■ Die Aufgaben ■
a: Übertragen Sie aus dem Text über die Briefe der Urgroßmutter den Satz „Sie sind keine "leichte Kost", diese Briefe.“ ins Englische.
b: Schreiben Sie den Text über die Briefe der Urgroßmutter im Anschluss an seinen letzten Satz weiter.

■ Vorliegender Text ■
--*--

So bewegt war ich von den schlimmen Erlebnissen und dem trotzdem
stets im Herzen und auf den Lippen getragenen Gottvertrauen meiner
Urgroßmutter. Sie sind keine "leichte Kost", diese
Briefe. Und ich – 1966 geboren und glücklicherweise
nicht der "Erlebnisgeneration" angehörend –
kann nun meinen Onkel Fritz Glemnitz (* 17. September 1922 in
Ohlau † 17. April 2004 in Marktleuthen) verstehen, der dies
alles gemeinsam mit seiner Mutter erleiden musste, wie ein Sklave
arbeitete und auch noch mißhandelt wurde, und auf die "Pullacken",
wie er immer zu sagen pflegte, nicht gut zu sprechen war. Dennoch
konnte Urgroßmutter noch versöhnliche Worte finden,
wenn sie beispielsweise von "ihren" Polen schrieb, die
selbst aus ihrer Heimat in der Bukowina vertrieben worden waren,
nun in ihrem Haus lebten und sie vor willkürlichen Übergriffen
bei Hausdurchsuchungen beschützten.

--*--

■ Auszüge aus Einträgen ■
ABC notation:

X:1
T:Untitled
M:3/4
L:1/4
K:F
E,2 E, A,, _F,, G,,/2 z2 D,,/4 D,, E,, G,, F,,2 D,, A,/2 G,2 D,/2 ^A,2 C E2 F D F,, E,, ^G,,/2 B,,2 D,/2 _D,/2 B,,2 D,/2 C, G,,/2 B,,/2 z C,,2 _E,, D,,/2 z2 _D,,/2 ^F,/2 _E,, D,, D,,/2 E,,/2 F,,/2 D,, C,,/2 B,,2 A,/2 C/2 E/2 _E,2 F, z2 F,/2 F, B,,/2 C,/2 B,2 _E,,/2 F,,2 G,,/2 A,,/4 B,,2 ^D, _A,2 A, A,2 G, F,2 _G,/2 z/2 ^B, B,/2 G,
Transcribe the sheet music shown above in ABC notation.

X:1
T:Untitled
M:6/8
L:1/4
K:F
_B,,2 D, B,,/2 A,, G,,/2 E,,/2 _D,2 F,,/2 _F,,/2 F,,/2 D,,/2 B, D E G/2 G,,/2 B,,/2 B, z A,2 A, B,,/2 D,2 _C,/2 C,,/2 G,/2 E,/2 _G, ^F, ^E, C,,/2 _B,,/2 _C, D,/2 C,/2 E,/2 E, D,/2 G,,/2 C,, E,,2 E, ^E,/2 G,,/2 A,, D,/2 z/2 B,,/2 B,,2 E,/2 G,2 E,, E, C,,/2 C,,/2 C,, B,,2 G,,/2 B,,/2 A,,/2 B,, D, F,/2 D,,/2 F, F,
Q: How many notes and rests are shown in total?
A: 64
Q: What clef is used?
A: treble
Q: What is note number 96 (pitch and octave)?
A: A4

--*--

■ Die Antworten ■
a: They are not "easy reading," these letters.

b:
Ich traf bei meinem Besuch im Schlesien der Gegenwart meist freundliche
und aufgeschlossene Menschen. Auch die meisten von Ihnen gehörten
nicht mehr der "Erlebnisgeneration" an und das herrliche
Land, in dem ihre Väter und Großväter nach der
Vertreibung der Deutschen angesiedelt wurden, ist ihnen zur Heimat
geworden. Es ist ein neues Schlesien mit neuen Wurzeln. Doch sollte
die Erinnerung an das alte Schlesien und die Schicksale, welche
die deutsche Bevölkerung dort durch die Schuld des Nazi-Terrors
zu erleiden hatten, nie verlöschen und mahnend in die Zukunft
getragen werden. Mögen die Briefe meiner Urgroßmutter,
die ich nun zu Wort kommen lasse, einen bescheidenen Beitrag dazu
leisten.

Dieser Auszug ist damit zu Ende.